— START OF TASK INPUTS —
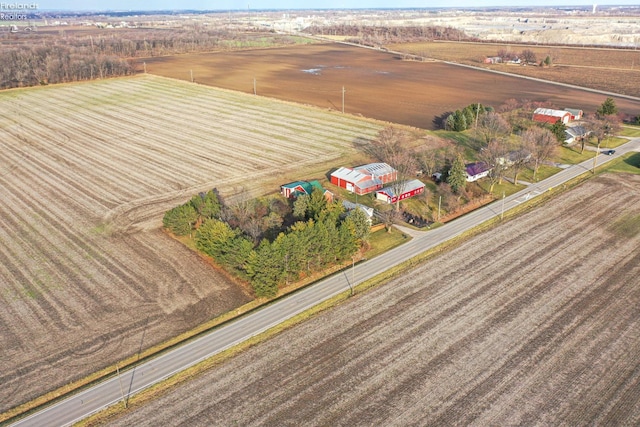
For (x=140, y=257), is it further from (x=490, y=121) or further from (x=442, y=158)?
(x=490, y=121)

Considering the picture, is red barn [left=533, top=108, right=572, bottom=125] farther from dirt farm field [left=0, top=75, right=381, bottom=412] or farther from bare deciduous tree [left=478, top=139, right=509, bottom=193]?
dirt farm field [left=0, top=75, right=381, bottom=412]

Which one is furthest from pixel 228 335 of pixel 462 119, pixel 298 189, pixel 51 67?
pixel 51 67

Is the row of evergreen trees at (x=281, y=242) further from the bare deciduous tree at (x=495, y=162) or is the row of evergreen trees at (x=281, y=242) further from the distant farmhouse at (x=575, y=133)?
the distant farmhouse at (x=575, y=133)

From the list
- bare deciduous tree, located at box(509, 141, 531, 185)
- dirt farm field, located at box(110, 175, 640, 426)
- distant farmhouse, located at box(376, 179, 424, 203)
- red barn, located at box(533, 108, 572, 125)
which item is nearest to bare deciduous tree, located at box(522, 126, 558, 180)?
bare deciduous tree, located at box(509, 141, 531, 185)

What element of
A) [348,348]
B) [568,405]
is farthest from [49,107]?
[568,405]

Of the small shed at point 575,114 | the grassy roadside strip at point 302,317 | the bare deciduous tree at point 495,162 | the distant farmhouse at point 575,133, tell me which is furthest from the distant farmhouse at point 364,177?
the small shed at point 575,114

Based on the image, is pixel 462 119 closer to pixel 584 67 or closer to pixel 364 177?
pixel 364 177
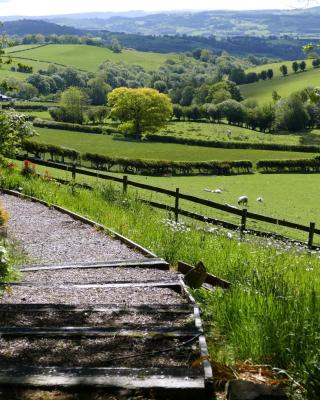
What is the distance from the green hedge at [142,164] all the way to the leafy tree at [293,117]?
62.2 metres

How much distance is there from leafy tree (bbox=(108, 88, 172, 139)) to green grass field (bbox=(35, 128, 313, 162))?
27.6 feet

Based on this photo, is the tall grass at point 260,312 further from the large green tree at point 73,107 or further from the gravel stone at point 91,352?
the large green tree at point 73,107

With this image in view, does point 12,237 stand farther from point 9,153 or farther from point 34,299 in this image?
point 9,153

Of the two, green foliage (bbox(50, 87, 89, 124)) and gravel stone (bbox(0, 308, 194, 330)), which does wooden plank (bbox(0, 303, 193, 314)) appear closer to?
gravel stone (bbox(0, 308, 194, 330))

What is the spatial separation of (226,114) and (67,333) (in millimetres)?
139087

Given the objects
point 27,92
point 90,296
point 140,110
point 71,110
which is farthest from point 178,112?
— END OF TASK INPUTS —
* AIM OF THE EXERCISE
Rewrite the lines of the material above, from the line containing "Based on this" through the end of the material, both ends included, as a Markdown table with the columns Row and Text, omitting blank lines.

* OUTPUT FOR THIS TASK
| Row | Text |
|---|---|
| 1 | Based on this photo, is the tall grass at point 260,312 further from the large green tree at point 73,107 or further from the gravel stone at point 91,352? |
| 2 | the large green tree at point 73,107 |
| 3 | With this image in view, does point 12,237 stand farther from point 9,153 or farther from point 34,299 in this image? |
| 4 | point 9,153 |
| 5 | Of the two, green foliage (bbox(50, 87, 89, 124)) and gravel stone (bbox(0, 308, 194, 330)), which does wooden plank (bbox(0, 303, 193, 314)) appear closer to? |
| 6 | gravel stone (bbox(0, 308, 194, 330)) |
| 7 | What is the spatial separation of (226,114) and (67,333) (in millimetres)? |
| 8 | 139087 |
| 9 | Given the objects |
| 10 | point 27,92 |
| 11 | point 90,296 |
| 12 | point 140,110 |
| 13 | point 71,110 |
| 14 | which is farthest from point 178,112? |